## Aim of the task
The records that follow are to be repeated without alteration.

>> BEGIN Supplied records

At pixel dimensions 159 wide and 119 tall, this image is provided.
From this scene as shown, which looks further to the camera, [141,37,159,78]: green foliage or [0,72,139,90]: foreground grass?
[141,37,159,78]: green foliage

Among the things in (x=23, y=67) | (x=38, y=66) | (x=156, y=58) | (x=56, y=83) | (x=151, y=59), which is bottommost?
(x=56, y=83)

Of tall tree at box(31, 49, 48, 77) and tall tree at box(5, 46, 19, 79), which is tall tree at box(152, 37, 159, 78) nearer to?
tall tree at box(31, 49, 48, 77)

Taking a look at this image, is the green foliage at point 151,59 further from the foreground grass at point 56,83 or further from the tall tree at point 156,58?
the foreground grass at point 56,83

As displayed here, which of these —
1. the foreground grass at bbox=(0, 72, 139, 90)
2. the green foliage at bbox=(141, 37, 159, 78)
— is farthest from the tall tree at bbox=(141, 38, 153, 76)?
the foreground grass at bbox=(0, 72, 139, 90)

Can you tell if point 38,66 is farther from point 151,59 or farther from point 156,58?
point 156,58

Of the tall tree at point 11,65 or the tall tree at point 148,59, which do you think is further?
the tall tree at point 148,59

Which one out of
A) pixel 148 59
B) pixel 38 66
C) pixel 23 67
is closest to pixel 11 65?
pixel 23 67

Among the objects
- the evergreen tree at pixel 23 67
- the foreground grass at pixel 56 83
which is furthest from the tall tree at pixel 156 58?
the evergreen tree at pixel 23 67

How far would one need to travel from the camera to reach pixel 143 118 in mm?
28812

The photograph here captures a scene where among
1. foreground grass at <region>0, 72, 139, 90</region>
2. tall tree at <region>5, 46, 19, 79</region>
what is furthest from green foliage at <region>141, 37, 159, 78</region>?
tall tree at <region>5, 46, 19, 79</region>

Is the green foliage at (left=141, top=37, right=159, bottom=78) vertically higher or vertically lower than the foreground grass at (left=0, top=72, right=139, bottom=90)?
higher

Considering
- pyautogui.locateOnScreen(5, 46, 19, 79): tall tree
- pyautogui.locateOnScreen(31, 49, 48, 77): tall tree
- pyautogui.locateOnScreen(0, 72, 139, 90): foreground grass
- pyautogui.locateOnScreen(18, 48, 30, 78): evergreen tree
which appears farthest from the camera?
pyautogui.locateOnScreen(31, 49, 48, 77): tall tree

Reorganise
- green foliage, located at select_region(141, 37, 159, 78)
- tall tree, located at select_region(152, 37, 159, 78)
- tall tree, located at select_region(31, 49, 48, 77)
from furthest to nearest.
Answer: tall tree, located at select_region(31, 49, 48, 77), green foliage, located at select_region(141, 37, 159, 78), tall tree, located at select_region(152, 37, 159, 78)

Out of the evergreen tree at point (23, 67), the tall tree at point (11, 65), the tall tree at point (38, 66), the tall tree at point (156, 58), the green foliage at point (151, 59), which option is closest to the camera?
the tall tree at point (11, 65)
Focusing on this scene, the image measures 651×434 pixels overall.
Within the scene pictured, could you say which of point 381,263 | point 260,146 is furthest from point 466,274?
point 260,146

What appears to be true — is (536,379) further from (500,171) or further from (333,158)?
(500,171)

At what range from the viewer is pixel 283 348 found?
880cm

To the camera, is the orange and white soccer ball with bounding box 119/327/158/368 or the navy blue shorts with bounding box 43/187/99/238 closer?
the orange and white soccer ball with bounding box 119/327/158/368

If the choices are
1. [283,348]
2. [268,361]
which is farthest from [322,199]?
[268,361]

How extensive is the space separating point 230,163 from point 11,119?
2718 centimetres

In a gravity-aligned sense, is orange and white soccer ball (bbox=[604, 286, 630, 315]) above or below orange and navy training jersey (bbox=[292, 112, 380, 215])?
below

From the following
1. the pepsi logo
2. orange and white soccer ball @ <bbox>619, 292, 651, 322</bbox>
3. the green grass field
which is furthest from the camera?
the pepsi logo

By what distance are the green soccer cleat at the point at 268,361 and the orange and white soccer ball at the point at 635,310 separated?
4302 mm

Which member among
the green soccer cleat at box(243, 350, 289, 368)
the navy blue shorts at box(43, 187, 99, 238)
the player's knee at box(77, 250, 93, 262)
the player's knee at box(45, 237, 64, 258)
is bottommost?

>> END Supplied records

## Correct response
At pixel dimensions 159 wide and 119 tall, this image is provided.
From this scene as shown, which looks further to the camera, [141,37,159,78]: green foliage or [0,72,139,90]: foreground grass?
[141,37,159,78]: green foliage

Among the things in (x=23, y=67) | (x=38, y=66) | (x=156, y=58) | (x=56, y=83) | (x=151, y=59), which is bottommost?
(x=56, y=83)

Of tall tree at box(31, 49, 48, 77) and tall tree at box(5, 46, 19, 79), which is tall tree at box(152, 37, 159, 78) nearer to?
tall tree at box(31, 49, 48, 77)

Taking a look at this image, is the green foliage at point 151,59 further from the foreground grass at point 56,83 or further from the tall tree at point 156,58?
the foreground grass at point 56,83

As displayed here, which of these —
1. the foreground grass at bbox=(0, 72, 139, 90)
2. the green foliage at bbox=(141, 37, 159, 78)
— is farthest from the tall tree at bbox=(141, 38, 153, 76)?
the foreground grass at bbox=(0, 72, 139, 90)

Can you tell if point 38,66 is farther from point 151,59 or farther from point 156,58?
point 156,58

Of the tall tree at point 11,65 or the tall tree at point 148,59, which do you think is further?
the tall tree at point 148,59

Which one out of
A) pixel 148 59
B) pixel 38 66
C) pixel 23 67
is closest to pixel 11 65?
pixel 23 67

Among the objects
- the evergreen tree at pixel 23 67
- the foreground grass at pixel 56 83
which is furthest from the tall tree at pixel 156 58?
the evergreen tree at pixel 23 67

How far would one need to travel from the camera to reach pixel 143 118 in mm?
28812

The photograph here captures a scene where among
1. foreground grass at <region>0, 72, 139, 90</region>
2. tall tree at <region>5, 46, 19, 79</region>
what is furthest from green foliage at <region>141, 37, 159, 78</region>?
tall tree at <region>5, 46, 19, 79</region>

Is the green foliage at (left=141, top=37, right=159, bottom=78) vertically higher or vertically lower than the foreground grass at (left=0, top=72, right=139, bottom=90)?
higher

Considering
- pyautogui.locateOnScreen(5, 46, 19, 79): tall tree
- pyautogui.locateOnScreen(31, 49, 48, 77): tall tree
- pyautogui.locateOnScreen(0, 72, 139, 90): foreground grass
- pyautogui.locateOnScreen(18, 48, 30, 78): evergreen tree
which appears farthest from the camera?
pyautogui.locateOnScreen(31, 49, 48, 77): tall tree

Reorganise
- green foliage, located at select_region(141, 37, 159, 78)
- tall tree, located at select_region(152, 37, 159, 78)
- tall tree, located at select_region(31, 49, 48, 77)
from furthest to nearest.
Answer: tall tree, located at select_region(31, 49, 48, 77), green foliage, located at select_region(141, 37, 159, 78), tall tree, located at select_region(152, 37, 159, 78)

Out of the evergreen tree at point (23, 67), the tall tree at point (11, 65), the tall tree at point (38, 66), the tall tree at point (156, 58), the green foliage at point (151, 59), which option is closest to the camera?
the tall tree at point (11, 65)
Focusing on this scene, the image measures 651×434 pixels overall.
Within the scene pictured, could you say which of point 381,263 | point 260,146 is furthest from point 466,274?
point 260,146

What appears to be true — is (536,379) further from (500,171) or further from (333,158)?
(500,171)

At what range from the viewer is pixel 283 348 found?
880cm

To the camera, is the orange and white soccer ball with bounding box 119/327/158/368 or the navy blue shorts with bounding box 43/187/99/238 closer?
the orange and white soccer ball with bounding box 119/327/158/368

If the choices are
1. [283,348]
2. [268,361]
which is farthest from [322,199]?
[268,361]

How extensive is the space separating point 230,163 from point 11,119?
2718 centimetres

In a gravity-aligned sense, is orange and white soccer ball (bbox=[604, 286, 630, 315]) above or below orange and navy training jersey (bbox=[292, 112, 380, 215])?
below

From the following
1. the pepsi logo
2. orange and white soccer ball @ <bbox>619, 292, 651, 322</bbox>
3. the green grass field
which is furthest from the camera?
the pepsi logo

By what distance are the green soccer cleat at the point at 268,361 and the orange and white soccer ball at the point at 635,310 separated?
4302 mm

Which member among
the green soccer cleat at box(243, 350, 289, 368)
the navy blue shorts at box(43, 187, 99, 238)
the player's knee at box(77, 250, 93, 262)
the player's knee at box(45, 237, 64, 258)
is bottommost?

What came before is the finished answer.